▶ _PROMPT_
Lines from the one containing "phylum: Chordata" through the end of the data below are to be transcribed exactly; leave out all others.

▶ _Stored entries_
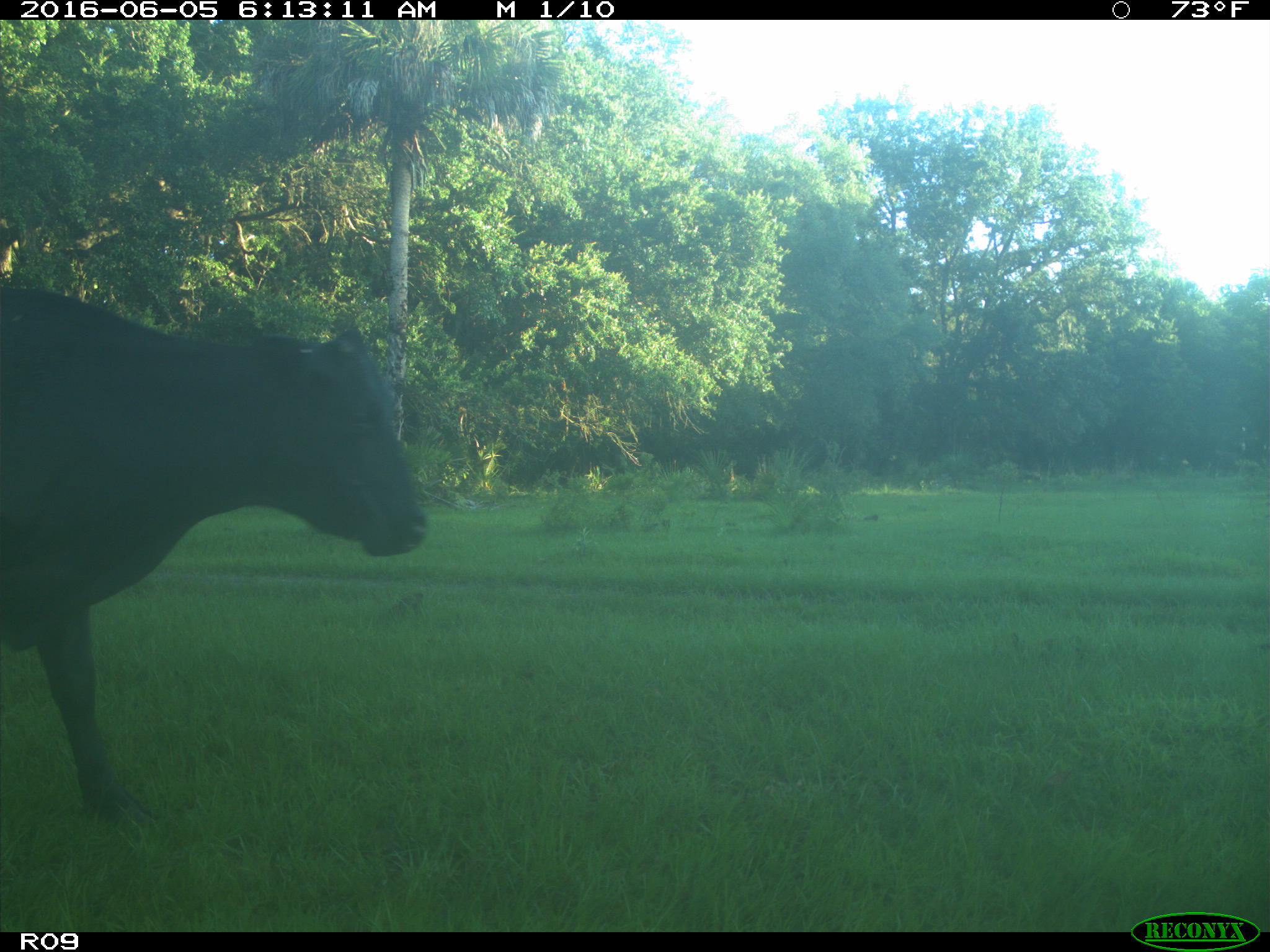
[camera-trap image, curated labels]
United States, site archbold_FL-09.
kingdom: Animalia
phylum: Chordata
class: Mammalia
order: Artiodactyla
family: Bovidae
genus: Bos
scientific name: Bos taurus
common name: domestic cow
Bos taurus (domestic cow).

▶ _SOLUTION_
phylum: Chordata
class: Mammalia
order: Artiodactyla
family: Bovidae
genus: Bos
scientific name: Bos taurus
common name: domestic cow
Bos taurus (domestic cow).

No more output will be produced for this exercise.